WASHINGTON, Sept. 30 (UPI) -- Young U.S. adults are putting off marriage longer -- sometimes forever -- resulting in more single-parent families, a non-profit group says.
A Population Reference Bureau report found for the first time, households made up of married couples with and without children dropped below 50 percent of all U.S. households.
"Married-couple families with children -- once the predominant household structure -- now are even outnumbered by one-person households," study co-author Linda A. Jacobsen, vice president of Domestic Programs at Population Reference Bureau, said in a statement.
In 2010, 20 percent of all households included married couples with children -- down from a high of 44 percent in 1960 -- by contrast, people living alone now represent 27 percent of all households, the report said.
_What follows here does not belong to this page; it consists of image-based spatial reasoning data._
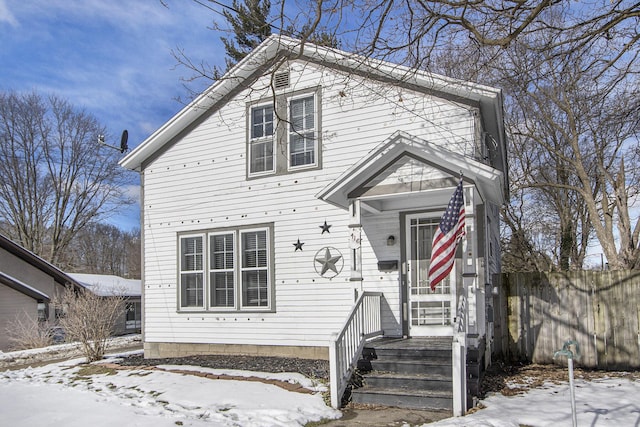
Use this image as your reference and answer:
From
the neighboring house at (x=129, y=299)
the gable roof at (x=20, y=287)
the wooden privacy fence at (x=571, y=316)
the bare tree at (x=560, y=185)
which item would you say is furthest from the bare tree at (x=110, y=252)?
the wooden privacy fence at (x=571, y=316)

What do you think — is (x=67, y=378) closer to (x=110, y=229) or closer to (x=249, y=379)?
(x=249, y=379)

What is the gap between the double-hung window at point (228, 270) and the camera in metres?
11.2

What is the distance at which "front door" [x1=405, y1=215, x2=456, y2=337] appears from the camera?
9.30m

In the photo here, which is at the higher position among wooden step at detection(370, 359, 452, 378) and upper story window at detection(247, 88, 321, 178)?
upper story window at detection(247, 88, 321, 178)

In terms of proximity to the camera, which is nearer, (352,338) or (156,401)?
(156,401)

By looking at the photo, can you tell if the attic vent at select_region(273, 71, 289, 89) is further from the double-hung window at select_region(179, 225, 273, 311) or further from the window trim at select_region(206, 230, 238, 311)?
the window trim at select_region(206, 230, 238, 311)

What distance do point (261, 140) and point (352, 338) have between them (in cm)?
516

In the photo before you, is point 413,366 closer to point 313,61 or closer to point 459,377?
point 459,377

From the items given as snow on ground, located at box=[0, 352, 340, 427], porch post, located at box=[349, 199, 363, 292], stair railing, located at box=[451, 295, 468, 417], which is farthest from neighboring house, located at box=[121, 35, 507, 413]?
snow on ground, located at box=[0, 352, 340, 427]

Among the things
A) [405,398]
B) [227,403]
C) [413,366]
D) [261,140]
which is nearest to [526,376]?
[413,366]

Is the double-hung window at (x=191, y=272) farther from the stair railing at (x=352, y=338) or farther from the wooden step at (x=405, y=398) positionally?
the wooden step at (x=405, y=398)

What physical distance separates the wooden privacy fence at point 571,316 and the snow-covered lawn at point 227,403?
0.95 meters

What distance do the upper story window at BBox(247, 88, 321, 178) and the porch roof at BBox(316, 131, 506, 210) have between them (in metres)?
2.04

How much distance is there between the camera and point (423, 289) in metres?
9.52
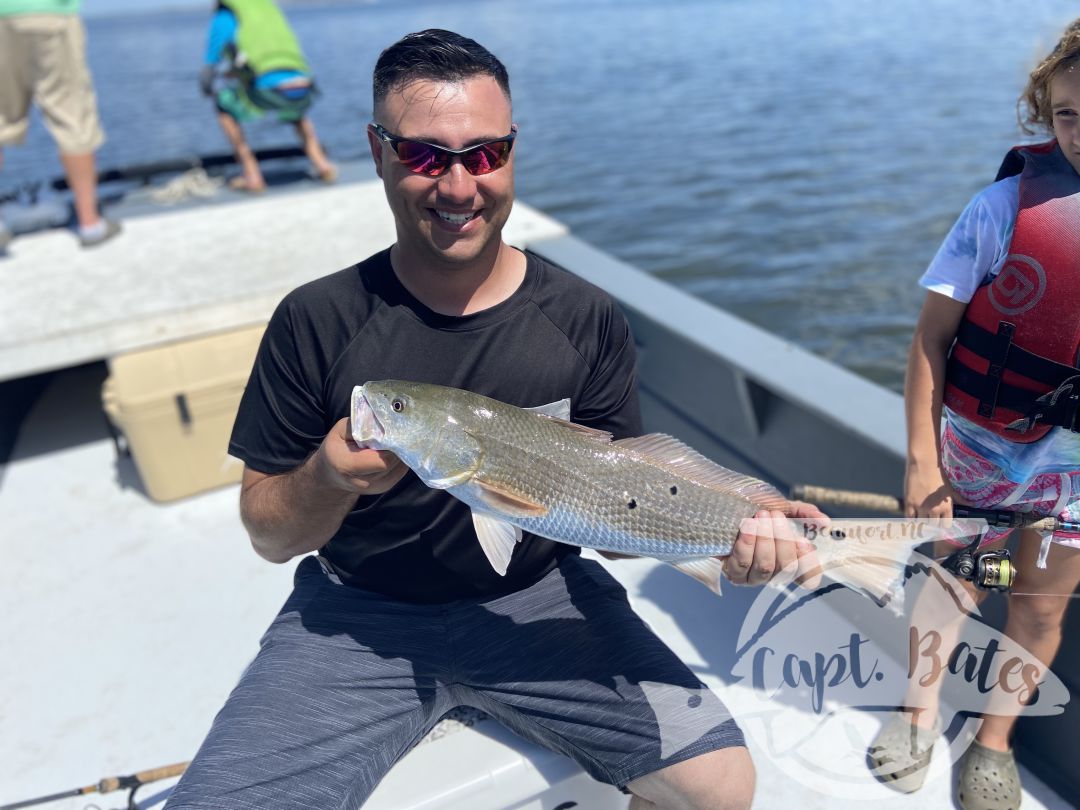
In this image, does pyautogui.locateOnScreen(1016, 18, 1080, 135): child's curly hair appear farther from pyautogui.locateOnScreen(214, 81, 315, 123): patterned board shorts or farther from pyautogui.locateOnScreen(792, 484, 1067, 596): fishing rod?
pyautogui.locateOnScreen(214, 81, 315, 123): patterned board shorts

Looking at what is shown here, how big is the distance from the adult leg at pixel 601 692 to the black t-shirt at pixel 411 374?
0.42ft

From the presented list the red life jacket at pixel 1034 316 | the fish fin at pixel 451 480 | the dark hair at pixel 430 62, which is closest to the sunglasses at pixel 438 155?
the dark hair at pixel 430 62

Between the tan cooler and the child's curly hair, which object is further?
the tan cooler

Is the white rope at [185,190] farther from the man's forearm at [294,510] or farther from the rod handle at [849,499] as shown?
the rod handle at [849,499]

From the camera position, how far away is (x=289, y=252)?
5168 mm

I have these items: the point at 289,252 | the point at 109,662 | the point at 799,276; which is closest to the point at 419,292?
the point at 109,662

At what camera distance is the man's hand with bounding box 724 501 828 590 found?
2.13m

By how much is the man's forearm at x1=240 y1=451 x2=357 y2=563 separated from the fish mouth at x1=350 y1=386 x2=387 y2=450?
15 centimetres

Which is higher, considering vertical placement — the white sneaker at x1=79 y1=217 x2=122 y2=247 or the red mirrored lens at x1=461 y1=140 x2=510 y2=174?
the red mirrored lens at x1=461 y1=140 x2=510 y2=174

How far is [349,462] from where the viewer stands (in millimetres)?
1961

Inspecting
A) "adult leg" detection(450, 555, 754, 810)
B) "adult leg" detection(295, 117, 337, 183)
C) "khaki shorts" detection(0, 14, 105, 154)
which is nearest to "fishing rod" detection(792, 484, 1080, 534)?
"adult leg" detection(450, 555, 754, 810)

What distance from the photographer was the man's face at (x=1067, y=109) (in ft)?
7.13

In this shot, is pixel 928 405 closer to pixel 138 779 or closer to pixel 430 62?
pixel 430 62

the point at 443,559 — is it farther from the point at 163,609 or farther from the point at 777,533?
the point at 163,609
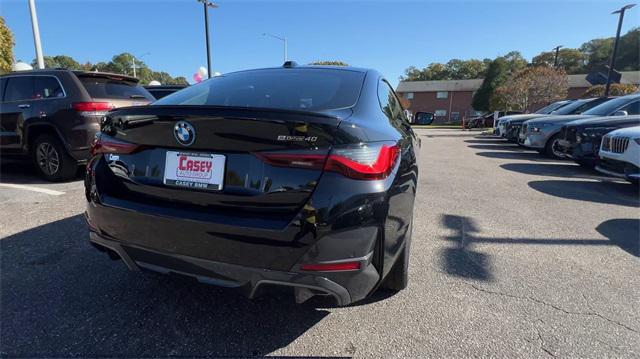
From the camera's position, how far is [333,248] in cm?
167

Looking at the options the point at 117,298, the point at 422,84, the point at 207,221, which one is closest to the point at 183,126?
the point at 207,221

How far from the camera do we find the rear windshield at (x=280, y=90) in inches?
84.2

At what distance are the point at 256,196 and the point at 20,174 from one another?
6.76 m

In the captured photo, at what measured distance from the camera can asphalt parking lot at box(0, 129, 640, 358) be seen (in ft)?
6.55

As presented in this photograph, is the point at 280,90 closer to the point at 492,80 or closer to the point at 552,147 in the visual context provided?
the point at 552,147

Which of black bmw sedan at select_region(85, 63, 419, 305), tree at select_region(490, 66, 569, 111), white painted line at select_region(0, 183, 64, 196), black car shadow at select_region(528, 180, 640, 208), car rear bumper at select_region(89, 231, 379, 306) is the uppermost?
tree at select_region(490, 66, 569, 111)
By 2012, 46 percent of young adults ages 25-34 were married, down from 55 percent in 2000. The median age at first marriage continues to rise -- 28.1 for men and 26.5 for women in 2011.
In 2010, 41 percent of all births were to unmarried parents, up from 33 percent in 2000. The steepest increases in non-marital births were among women in their 20s.
Women are having fewer children -- the U.S. average is 1.9 children per woman. However, from 1980 to 2010, the women ages 40-44 who were childless went from 10 percent to 19 percent.